Verkehr:Deutsche Bahn steht kurz vor einem Streik

Tarifstreit Lokführergewerkschaft GDL und Deutsche Bahn

Ein ICE Richtung Berlin: Steht bald vieles still wegen eines Streiks?

(Foto: Hendrik Schmidt/dpa)

Schon von kommender Woche an könnte es zu massiven Ausständen kommen. Die Deutsche Bahn richtet einen eindringlichen Appell an die Gewerkschaft GDL, den Verkehr nicht lahmzulegen. Doch die sieht keinen anderen Ausweg.

Von Markus Balser, Berlin

Angesichts drohender massiver Bahnstreiks in Deutschland fordert die Deutsche Bahn von der Lokführergewerkschaft GDL in letzter Minute eine Rückkehr an den Verhandlungstisch. "Die Corona-Pandemie hat uns hart getroffen und horrende Schäden hinterlassen", sagte Personalvorstand Martin Seiler der Süddeutschen Zeitung. In diesem Jahr drohe der Deutschen Bahn ein Verlust von zwei Milliarden Euro durch die Pandemie. Ein Streik treffe den Konzern wie auch Bahnreisende zu einem verheerenden Zeitpunkt. "Kommen Sie an den Verhandlungstisch und führen Sie mit uns ernsthafte Verhandlungen!", mahnte Seiler, "dann finden wir zu Lösungen". Die Deutsche Bahn sei "zu Zugeständnissen bereit"-

Doch eine Lösung ist nicht in Sicht. Im Gegenteil. Die Tonlage verschärft sich. In dieser Woche läuft eine Urabstimmung, deren Ergebnis die GDL am kommenden Dienstag veröffentlichen will. GDL-Chef Claus Weselsky geht davon aus, dass der Streik kommt. "Wir spüren: Die Beteiligung an der Urabstimmung ist groß. Wir rechnen damit, dass die Belegschaft 'Ja' zum Arbeitskampf sagt. Die Stimmung unter den Beschäftigten ist schlecht", sagte Weselsky und deutete an, dass seine Gewerkschaft massive Arbeitsniederlegungen plant: "Von Anfang an war klar: Es geht uns nicht nur um Nadelstiche." Arbeitskämpfe bei der Bahn haben in der Regel große Auswirkungen auf den Verkehr. Sie trafen in den vergangenen Jahren immer wieder Millionen Reisende und Pendler.

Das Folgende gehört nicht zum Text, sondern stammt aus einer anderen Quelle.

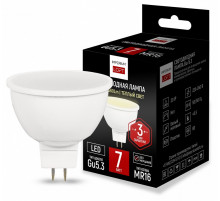 Светодиодная лампа ImperiumLoft GU5.3 7W 2700K 243964-26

Eigentlich sah es so aus, als ob die Seiten sich annähern

Die Bahn-Spitze kritisierte die GDL am Donnerstag hart. "Die Bahn und die Mobilität im Land würde das hart treffen: Zum einen weil die Menschen gerade wieder beginnen, zu reisen", sagt Seiler. "Aber wir haben jetzt auch eine gesellschaftliche Verpflichtung. Wir sind systemrelevant für die Mobilität in Deutschland." Die Bahn habe zwei Tarifangebote vorgelegt. Beide seien ohne Verhandlungen abgelehnt worden. "Das ist in der aktuellen Lage nicht akzeptabel", sagt Seiler. Die GDL wies die Vorwürfe am Donnerstag zurück. "Die Angebote der Bahn waren nicht verhandelbar", sagt GDL-Chef Weselsky der SZ. "Sie blieben weit hinter dem für den öffentlichen Dienst zurück." Die Beschäftigten seien sauer. "Sie wollen nicht länger akzeptieren, dass sie leer ausgehen und sich das Management die Taschen vollmacht."

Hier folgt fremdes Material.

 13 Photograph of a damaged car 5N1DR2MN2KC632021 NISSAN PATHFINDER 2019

Tarifstreit Lokführergewerkschaft GDL und Deutsche Bahn

Bleibt hart: Claus Weselsky, der Vorsitzende der Lokführergewerkschaft GDL.

(Foto: Annette Riedl/dpa)

Beide Seiten hatten sich vor dem Scheitern der Verhandlungen eigentlich aufeinander zubewegt. Angelehnt an den Tarifabschluss des öffentlichen Dienstes fordert die GDL eine Einkommenserhöhung von 1,4 Prozent plus eine Corona-Prämie in diesem Jahr sowie weitere 1,8 Prozent im kommenden Jahr. Die Bahn hatte insgesamt eine Gehaltserhöhung in dieser Höhe geboten, allerdings erst ab kommendem Jahr, in anderen Stufen und mit deutlich längerer Laufzeit. Bahn und GDL streiten zudem über Renten und weitere Leistungen.

Verfahren ist der Tarifstreit auch, weil die Anwendung des Tarifeinheitsgesetzes die Macht der GDL beschneiden könnte. Die kleinere der beiden wichtigsten Bahngewerkschaften kämpft etwa mit der Forderung nach einer Ausdehnung ihres Einflusses auf weitere Betriebsteile auch um ihre Existenz.